┌──

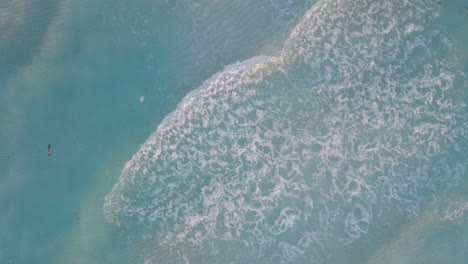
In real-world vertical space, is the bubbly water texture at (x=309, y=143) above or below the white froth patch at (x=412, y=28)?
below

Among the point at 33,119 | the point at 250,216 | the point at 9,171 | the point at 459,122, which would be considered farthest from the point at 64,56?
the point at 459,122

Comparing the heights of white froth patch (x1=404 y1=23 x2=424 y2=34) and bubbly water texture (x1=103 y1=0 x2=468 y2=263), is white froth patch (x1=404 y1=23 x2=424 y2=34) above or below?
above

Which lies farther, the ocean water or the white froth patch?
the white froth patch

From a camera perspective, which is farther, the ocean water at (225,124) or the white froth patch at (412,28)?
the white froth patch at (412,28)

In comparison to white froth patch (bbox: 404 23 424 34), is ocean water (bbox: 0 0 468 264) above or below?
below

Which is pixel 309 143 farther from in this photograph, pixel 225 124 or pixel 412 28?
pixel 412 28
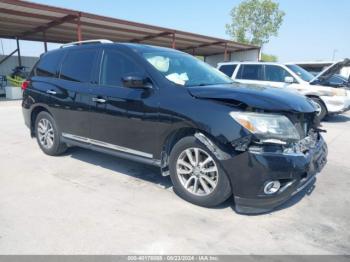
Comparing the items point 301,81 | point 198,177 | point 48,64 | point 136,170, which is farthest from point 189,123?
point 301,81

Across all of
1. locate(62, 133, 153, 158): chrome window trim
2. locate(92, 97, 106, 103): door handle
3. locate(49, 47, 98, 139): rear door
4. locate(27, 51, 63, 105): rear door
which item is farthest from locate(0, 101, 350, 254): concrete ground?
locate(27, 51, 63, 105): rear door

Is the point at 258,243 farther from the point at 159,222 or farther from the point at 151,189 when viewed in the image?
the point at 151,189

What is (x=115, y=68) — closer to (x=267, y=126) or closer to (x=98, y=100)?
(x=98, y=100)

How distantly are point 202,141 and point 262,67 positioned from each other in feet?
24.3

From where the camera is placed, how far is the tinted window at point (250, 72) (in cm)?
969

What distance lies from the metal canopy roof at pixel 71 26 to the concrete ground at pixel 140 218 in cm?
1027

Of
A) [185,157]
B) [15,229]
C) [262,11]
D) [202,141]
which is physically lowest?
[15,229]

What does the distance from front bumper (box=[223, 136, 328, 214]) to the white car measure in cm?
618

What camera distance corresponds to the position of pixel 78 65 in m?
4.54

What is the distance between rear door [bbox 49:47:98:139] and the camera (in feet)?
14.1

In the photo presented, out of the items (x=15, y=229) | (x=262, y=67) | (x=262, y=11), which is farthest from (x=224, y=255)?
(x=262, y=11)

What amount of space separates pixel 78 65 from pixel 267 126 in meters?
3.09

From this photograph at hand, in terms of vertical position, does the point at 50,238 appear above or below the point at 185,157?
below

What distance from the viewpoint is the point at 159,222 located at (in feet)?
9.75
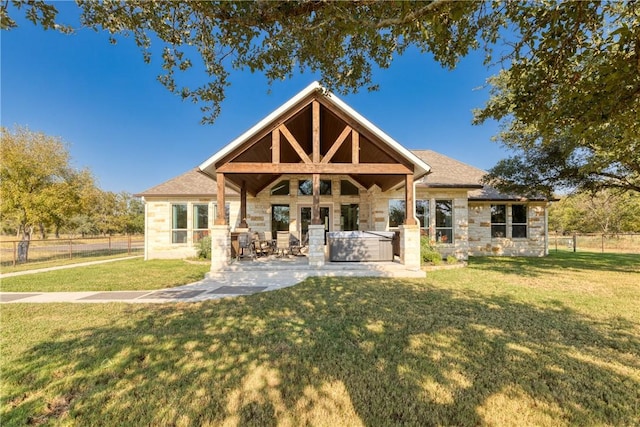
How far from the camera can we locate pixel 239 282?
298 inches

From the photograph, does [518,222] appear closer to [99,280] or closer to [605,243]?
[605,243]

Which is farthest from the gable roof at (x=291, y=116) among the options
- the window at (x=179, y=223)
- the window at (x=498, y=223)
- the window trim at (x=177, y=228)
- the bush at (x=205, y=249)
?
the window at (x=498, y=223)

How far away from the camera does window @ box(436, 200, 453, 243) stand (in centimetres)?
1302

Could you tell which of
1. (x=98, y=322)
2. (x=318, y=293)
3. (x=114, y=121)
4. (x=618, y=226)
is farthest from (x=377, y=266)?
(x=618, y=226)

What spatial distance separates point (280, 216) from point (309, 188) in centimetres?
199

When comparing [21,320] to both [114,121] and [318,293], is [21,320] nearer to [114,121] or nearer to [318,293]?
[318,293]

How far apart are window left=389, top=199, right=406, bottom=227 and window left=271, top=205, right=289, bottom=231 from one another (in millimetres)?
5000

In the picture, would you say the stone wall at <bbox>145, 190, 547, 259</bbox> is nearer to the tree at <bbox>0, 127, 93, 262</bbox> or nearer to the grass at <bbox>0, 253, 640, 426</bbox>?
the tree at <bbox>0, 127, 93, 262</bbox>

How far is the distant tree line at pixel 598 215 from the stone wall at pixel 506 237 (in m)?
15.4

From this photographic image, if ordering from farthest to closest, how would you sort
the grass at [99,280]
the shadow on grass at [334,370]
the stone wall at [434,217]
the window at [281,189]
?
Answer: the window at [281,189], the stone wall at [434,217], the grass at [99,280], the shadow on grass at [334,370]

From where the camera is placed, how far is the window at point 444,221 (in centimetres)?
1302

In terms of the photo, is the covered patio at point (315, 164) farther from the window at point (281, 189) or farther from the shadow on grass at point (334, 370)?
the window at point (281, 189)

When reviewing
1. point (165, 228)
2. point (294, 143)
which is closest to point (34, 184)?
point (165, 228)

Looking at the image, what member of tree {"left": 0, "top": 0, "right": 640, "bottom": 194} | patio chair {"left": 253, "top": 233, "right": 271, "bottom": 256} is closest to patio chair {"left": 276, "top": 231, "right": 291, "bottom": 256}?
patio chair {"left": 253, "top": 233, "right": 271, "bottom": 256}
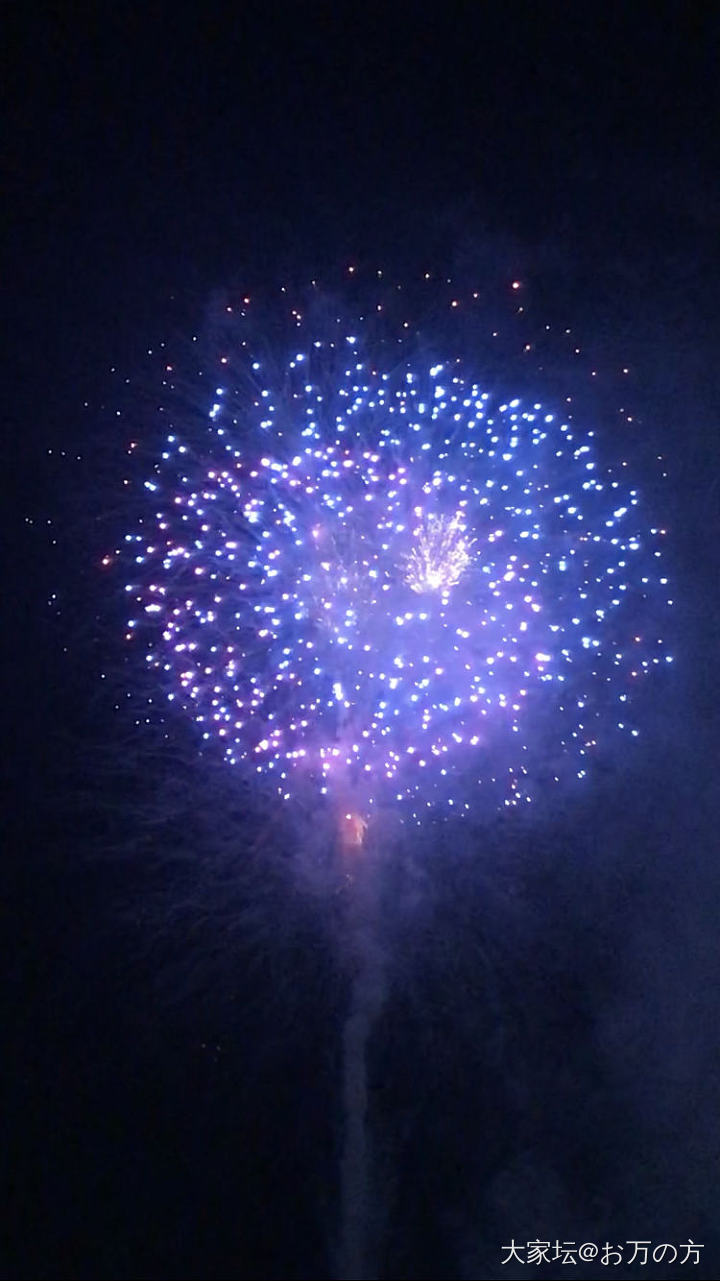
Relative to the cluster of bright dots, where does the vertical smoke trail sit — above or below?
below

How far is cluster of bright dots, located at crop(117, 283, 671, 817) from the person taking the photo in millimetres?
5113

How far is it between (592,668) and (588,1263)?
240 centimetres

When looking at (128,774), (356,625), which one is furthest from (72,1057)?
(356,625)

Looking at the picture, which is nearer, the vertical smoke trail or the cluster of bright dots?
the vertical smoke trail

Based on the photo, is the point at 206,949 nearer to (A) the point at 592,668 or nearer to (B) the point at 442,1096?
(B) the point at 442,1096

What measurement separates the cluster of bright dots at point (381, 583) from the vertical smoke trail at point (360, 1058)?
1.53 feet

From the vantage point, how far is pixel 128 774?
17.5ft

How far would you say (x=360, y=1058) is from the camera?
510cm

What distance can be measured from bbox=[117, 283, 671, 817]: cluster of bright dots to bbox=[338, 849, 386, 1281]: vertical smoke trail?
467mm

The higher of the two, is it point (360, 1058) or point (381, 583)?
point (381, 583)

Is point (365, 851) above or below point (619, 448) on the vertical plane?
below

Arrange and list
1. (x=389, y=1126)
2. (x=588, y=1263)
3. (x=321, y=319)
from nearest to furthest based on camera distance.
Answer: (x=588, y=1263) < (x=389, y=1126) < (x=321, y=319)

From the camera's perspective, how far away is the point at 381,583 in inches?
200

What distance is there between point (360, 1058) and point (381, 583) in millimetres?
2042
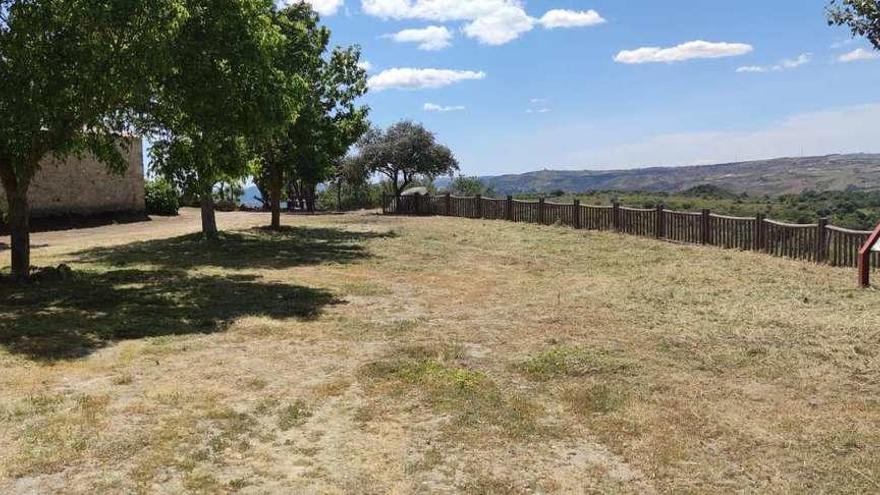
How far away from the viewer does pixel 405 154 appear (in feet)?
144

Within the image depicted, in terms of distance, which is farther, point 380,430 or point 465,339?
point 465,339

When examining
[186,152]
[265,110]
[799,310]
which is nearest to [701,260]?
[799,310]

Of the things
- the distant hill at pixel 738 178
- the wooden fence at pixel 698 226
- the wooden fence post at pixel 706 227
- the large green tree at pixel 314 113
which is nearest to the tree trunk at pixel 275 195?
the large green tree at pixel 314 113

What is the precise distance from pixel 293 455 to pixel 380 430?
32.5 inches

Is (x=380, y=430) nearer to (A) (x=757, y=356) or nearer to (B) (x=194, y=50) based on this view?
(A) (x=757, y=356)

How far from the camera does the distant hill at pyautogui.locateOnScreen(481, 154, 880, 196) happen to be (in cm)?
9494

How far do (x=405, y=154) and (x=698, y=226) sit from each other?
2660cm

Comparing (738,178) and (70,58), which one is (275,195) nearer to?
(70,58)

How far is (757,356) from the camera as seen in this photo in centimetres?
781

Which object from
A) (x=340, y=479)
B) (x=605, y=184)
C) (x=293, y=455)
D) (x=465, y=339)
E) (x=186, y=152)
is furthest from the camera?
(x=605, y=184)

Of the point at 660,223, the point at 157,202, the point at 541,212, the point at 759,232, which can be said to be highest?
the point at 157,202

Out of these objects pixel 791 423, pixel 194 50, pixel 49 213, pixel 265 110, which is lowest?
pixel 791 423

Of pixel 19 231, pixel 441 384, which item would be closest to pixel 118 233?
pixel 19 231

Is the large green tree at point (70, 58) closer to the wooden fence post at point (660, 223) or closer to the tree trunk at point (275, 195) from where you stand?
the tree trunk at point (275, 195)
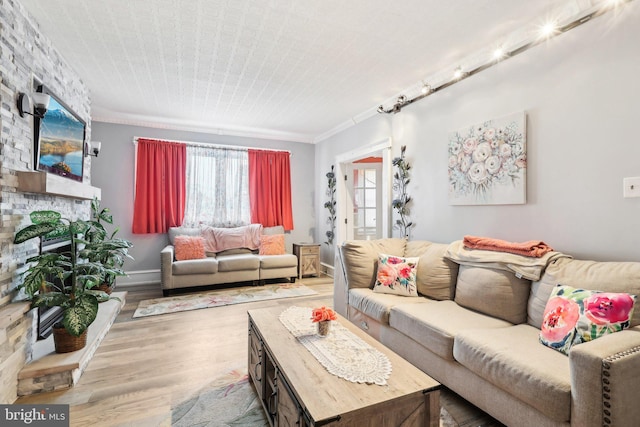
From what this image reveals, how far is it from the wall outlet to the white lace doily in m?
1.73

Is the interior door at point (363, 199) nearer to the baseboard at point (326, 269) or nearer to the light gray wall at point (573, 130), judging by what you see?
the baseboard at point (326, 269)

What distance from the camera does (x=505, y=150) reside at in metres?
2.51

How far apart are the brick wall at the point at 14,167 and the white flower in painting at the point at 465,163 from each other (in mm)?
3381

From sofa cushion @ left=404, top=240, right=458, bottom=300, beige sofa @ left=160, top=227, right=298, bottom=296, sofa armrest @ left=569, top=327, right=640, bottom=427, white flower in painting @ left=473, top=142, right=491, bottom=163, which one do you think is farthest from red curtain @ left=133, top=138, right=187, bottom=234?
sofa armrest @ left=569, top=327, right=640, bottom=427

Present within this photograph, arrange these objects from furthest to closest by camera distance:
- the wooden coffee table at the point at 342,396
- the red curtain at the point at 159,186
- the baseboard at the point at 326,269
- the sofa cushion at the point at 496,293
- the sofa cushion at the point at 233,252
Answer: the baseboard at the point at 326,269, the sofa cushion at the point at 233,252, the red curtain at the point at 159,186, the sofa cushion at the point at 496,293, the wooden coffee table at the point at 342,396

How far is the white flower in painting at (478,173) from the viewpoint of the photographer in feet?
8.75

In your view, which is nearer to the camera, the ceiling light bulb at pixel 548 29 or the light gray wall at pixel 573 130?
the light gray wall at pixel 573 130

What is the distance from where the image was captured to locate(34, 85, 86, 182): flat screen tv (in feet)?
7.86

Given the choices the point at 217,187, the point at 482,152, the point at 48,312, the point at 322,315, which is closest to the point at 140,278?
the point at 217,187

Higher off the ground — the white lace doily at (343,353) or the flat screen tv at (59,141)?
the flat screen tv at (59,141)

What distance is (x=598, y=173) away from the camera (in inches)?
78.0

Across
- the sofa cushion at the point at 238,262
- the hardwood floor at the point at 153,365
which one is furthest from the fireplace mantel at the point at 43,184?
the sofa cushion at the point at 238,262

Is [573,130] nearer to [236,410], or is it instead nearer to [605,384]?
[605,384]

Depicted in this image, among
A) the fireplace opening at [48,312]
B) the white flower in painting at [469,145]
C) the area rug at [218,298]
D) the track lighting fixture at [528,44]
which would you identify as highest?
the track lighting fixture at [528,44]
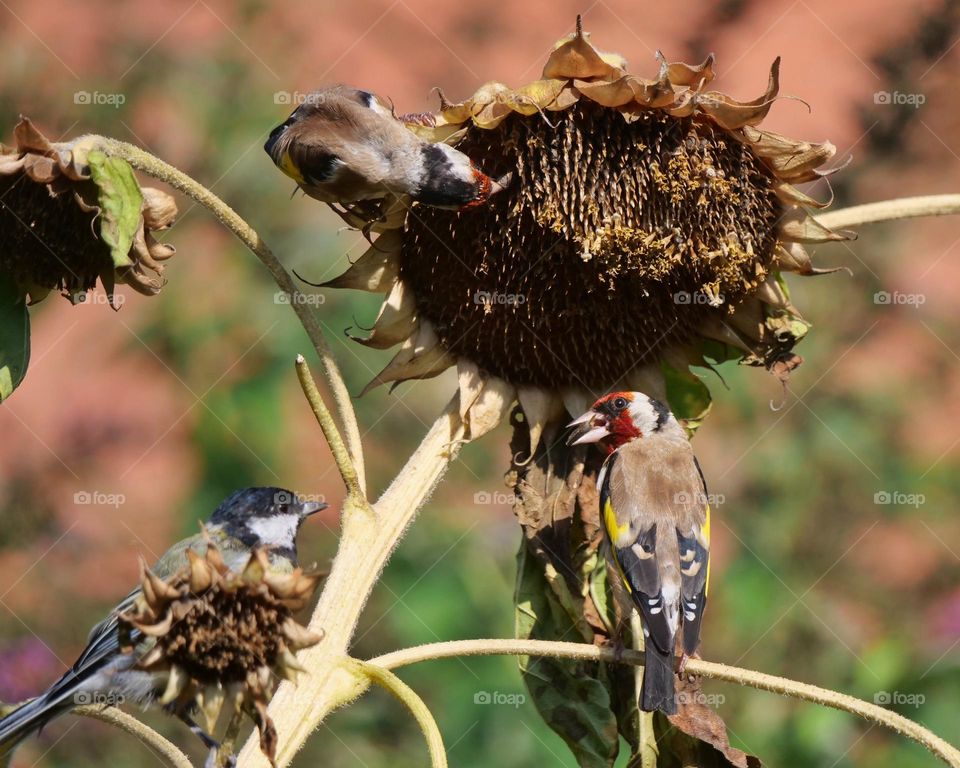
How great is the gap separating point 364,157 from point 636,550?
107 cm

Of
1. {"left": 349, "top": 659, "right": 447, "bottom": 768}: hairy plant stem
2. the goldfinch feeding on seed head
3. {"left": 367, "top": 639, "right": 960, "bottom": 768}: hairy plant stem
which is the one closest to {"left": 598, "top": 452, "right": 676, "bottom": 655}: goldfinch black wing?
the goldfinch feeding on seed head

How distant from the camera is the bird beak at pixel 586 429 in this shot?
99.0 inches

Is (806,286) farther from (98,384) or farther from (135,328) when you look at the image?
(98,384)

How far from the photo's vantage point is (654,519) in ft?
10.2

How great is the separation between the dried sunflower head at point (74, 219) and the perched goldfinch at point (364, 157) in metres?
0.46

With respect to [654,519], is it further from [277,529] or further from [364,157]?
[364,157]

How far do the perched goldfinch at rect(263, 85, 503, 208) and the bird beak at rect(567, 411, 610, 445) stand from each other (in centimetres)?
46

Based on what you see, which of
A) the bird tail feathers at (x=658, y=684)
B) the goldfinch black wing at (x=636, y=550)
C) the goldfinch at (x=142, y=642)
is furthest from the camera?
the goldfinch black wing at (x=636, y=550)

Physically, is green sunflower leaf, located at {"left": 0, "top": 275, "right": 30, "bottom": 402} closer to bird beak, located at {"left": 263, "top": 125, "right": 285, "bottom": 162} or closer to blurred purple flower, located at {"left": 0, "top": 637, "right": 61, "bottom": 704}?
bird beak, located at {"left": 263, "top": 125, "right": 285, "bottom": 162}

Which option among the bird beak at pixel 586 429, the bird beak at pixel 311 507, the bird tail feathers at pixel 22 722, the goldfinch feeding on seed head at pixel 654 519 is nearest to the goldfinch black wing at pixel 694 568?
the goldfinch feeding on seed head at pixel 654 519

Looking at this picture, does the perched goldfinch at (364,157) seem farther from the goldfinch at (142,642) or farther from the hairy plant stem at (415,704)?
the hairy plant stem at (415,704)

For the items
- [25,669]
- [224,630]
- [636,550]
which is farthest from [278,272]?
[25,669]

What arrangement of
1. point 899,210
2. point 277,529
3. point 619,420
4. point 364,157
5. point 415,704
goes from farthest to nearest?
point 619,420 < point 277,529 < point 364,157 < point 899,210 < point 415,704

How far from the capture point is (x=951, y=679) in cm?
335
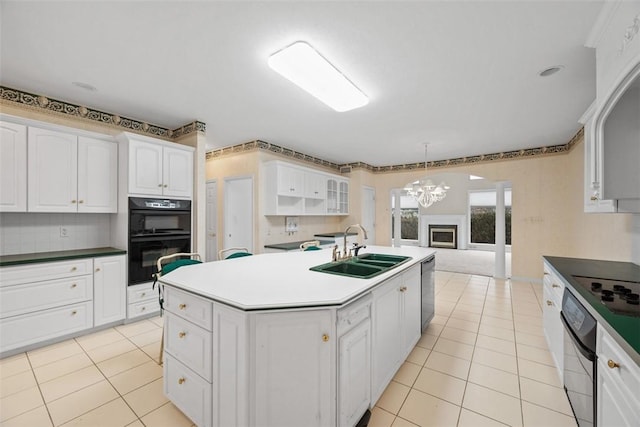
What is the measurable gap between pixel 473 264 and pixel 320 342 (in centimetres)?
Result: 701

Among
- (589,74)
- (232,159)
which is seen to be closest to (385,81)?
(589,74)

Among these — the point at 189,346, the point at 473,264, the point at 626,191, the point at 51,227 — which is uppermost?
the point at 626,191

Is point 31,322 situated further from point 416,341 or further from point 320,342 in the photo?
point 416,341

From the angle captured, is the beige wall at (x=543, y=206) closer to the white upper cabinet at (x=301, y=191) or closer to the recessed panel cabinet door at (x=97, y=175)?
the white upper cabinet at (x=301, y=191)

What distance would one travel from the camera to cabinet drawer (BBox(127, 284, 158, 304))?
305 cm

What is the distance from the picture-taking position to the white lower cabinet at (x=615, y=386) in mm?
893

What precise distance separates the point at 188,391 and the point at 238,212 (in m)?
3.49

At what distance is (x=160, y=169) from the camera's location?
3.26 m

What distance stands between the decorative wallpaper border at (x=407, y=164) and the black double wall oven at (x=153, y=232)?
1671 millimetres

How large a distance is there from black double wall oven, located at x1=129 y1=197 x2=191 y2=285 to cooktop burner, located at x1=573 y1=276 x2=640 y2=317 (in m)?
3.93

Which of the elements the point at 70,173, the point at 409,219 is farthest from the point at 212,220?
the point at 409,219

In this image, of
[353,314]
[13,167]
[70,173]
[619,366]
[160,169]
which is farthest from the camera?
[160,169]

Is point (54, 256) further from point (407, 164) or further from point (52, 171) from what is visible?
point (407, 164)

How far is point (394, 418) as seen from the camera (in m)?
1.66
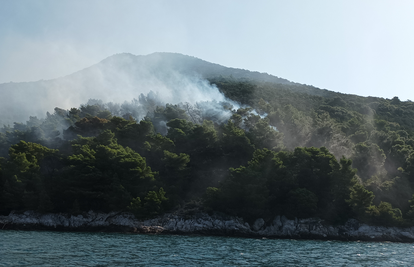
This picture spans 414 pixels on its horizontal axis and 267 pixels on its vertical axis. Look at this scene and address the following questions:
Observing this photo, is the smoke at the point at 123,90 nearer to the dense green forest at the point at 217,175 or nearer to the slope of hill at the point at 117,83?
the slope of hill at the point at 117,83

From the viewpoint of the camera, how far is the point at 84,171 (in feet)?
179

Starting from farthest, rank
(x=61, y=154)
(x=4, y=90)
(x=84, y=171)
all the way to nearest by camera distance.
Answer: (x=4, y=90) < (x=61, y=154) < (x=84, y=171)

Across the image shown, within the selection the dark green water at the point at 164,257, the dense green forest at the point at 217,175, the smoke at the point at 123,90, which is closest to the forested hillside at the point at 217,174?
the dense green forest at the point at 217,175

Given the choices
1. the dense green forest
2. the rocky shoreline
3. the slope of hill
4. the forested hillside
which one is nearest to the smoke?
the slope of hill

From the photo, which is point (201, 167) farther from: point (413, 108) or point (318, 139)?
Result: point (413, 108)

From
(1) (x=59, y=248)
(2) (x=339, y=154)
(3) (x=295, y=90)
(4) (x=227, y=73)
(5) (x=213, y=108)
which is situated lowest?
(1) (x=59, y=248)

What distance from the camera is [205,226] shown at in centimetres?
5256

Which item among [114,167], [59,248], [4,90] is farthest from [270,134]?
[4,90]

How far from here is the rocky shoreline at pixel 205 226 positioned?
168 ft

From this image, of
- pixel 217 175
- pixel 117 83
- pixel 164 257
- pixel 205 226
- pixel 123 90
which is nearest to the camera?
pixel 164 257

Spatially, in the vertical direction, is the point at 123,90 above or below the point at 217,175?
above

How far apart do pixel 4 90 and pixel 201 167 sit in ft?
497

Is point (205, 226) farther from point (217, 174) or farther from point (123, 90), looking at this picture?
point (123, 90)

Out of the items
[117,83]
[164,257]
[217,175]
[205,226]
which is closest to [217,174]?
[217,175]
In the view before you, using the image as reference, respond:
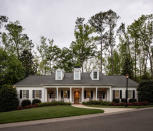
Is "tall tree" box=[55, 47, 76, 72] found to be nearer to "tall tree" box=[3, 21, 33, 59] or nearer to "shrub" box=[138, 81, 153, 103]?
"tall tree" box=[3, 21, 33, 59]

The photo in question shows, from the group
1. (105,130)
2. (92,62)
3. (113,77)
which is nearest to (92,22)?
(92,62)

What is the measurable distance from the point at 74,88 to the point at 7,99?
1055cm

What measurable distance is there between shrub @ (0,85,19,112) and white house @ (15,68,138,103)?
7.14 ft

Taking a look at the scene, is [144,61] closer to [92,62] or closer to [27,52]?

└──

Omit the pictures and retype exactly the lines from the one with "How far from here" through the final line, both ends included.

How far from here is the rocky shoreline at pixel 205 226 positioned?
168 ft

From this image, of
- pixel 217 175
- pixel 117 83
- pixel 164 257
- pixel 205 226
- pixel 123 90
which is nearest to the camera?
pixel 164 257

Spatially, in the vertical direction, is the point at 123,90 above or below the point at 217,175?
above

How far apart do pixel 4 90 and pixel 201 167 sit in ft?
497

Is point (205, 226) farther from point (217, 174) or farther from point (123, 90), looking at this picture?
point (123, 90)

Out of the items
[117,83]
[164,257]
[217,175]
[205,226]
which is closest to [217,174]?
[217,175]
In the view before you, using the image as reference, respond:
Is "tall tree" box=[55, 47, 76, 72] found to be nearer to "tall tree" box=[3, 21, 33, 59] or nearer to "shrub" box=[138, 81, 153, 103]?
"tall tree" box=[3, 21, 33, 59]

The photo in question shows, from the group
1. (105,130)
2. (92,62)
3. (113,77)
which is nearest to (92,22)?
(92,62)

What is the measurable distance from the point at 74,88 to the point at 7,99?
1055cm

What measurable distance is there between shrub @ (0,85,19,112) and white house @ (15,68,138,103)?
7.14 ft

Taking a look at the scene, is [144,61] closer to [92,62] or closer to [27,52]?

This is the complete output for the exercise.